• [Exercise a]
Select every line of the entries that contains the word "cups", treating uppercase and lowercase letters as different.

• [Text section]

[RFC 0/9] Nginx refcount scalability issue with Apparmor enabled and potential solutions

John Johansen john.johansen at canonical.com
Wed May 29 00:37:12 UTC 2024


On 5/28/24 06:29, Mateusz Guzik wrote:
> On Fri, May 24, 2024 at 11:52 PM John Johansen
> <john.johansen at canonical.com> wrote:
>>
>> On 5/24/24 14:10, Mateusz Guzik wrote:
>>> On Fri, Mar 8, 2024 at 9:09 PM John Johansen
>>> <john.johansen at canonical.com> wrote:
>>>>
>>>> On 3/2/24 02:23, Mateusz Guzik wrote:
>>>>> On 2/9/24, John Johansen <john.johansen at canonical.com> wrote:
>>>>>> On 2/6/24 20:40, Neeraj Upadhyay wrote:
>>>>>>> Gentle ping.
>>>>>>>
>>>>>>> John,
>>>>>>>
>>>>>>> Could you please confirm that:
>>>>>>>
>>>>>>> a. The AppArmor refcount usage described in the RFC is correct?

[Records from a collection]
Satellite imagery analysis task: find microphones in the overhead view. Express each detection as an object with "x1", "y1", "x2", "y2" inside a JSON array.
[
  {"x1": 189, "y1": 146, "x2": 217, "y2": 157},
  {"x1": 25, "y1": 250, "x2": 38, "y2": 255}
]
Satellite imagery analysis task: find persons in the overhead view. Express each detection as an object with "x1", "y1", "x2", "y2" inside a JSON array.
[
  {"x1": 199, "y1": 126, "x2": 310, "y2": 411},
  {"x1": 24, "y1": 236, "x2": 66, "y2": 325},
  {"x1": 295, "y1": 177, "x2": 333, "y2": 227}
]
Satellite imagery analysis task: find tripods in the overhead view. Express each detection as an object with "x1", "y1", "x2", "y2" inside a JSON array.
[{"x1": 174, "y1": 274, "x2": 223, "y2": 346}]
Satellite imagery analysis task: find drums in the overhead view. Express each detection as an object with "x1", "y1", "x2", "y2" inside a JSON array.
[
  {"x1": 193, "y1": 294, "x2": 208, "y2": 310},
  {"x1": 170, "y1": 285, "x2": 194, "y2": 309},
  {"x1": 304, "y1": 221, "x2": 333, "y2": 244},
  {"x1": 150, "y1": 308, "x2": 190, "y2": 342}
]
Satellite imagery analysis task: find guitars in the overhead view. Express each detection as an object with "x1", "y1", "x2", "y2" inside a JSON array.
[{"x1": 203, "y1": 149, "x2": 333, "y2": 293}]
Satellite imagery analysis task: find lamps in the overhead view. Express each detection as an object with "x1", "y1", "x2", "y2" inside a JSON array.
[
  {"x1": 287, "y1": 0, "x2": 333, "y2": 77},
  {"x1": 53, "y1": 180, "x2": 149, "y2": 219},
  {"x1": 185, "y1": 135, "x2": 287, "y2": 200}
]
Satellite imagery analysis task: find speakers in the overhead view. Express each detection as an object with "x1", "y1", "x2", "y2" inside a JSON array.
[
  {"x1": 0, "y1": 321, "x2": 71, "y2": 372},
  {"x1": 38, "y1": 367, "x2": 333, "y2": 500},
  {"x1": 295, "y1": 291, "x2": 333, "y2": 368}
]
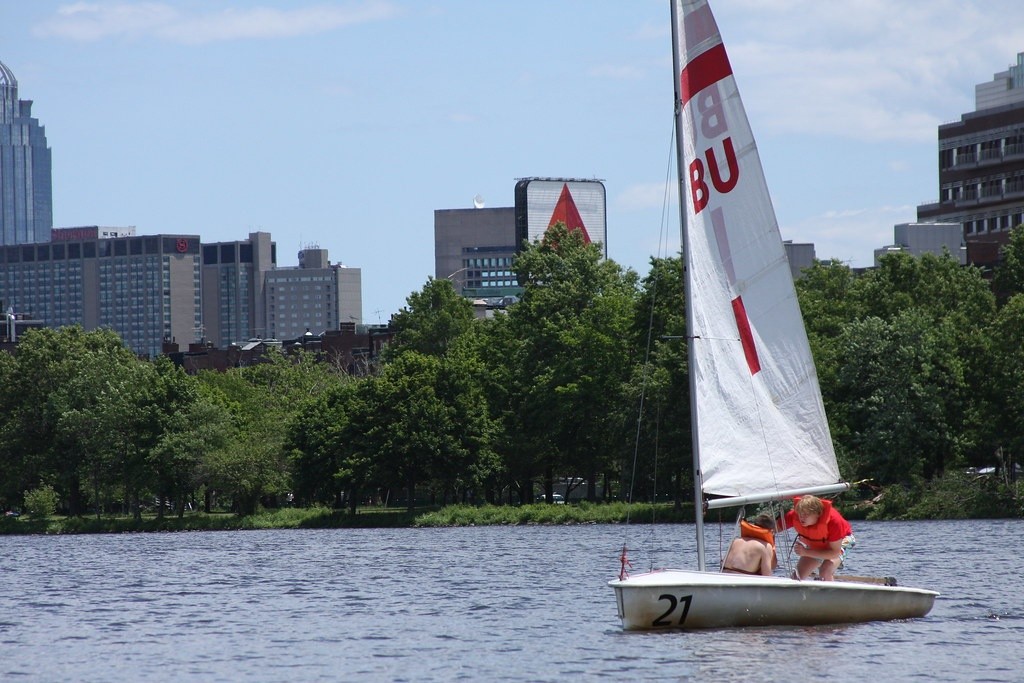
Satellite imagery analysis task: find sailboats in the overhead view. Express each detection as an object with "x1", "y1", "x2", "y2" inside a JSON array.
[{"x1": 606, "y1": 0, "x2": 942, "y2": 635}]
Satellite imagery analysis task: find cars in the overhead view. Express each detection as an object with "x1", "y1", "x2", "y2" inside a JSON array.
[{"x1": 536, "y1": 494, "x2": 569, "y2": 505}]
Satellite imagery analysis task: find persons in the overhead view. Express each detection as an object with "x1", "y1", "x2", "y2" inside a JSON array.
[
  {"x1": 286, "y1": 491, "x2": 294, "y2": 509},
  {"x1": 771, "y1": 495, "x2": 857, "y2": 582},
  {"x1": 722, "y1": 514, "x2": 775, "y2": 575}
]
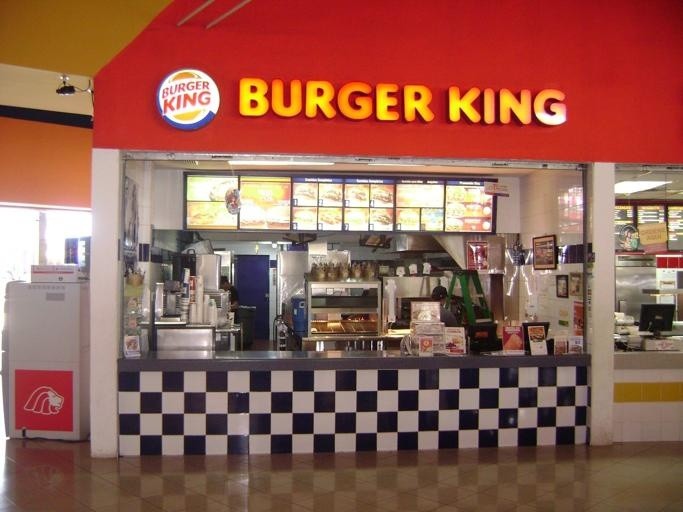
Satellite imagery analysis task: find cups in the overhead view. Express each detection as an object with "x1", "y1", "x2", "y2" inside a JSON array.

• [Exercise b]
In the mailing list message about the Nginx refcount scalability issue, who wrote "Gentle ping."?

• [Final result a]
Satellite imagery analysis task: find cups in the overhead view. Express each detection as an object with "x1", "y1", "x2", "y2" inside a JSON array.

• [Final result b]
Neeraj Upadhyay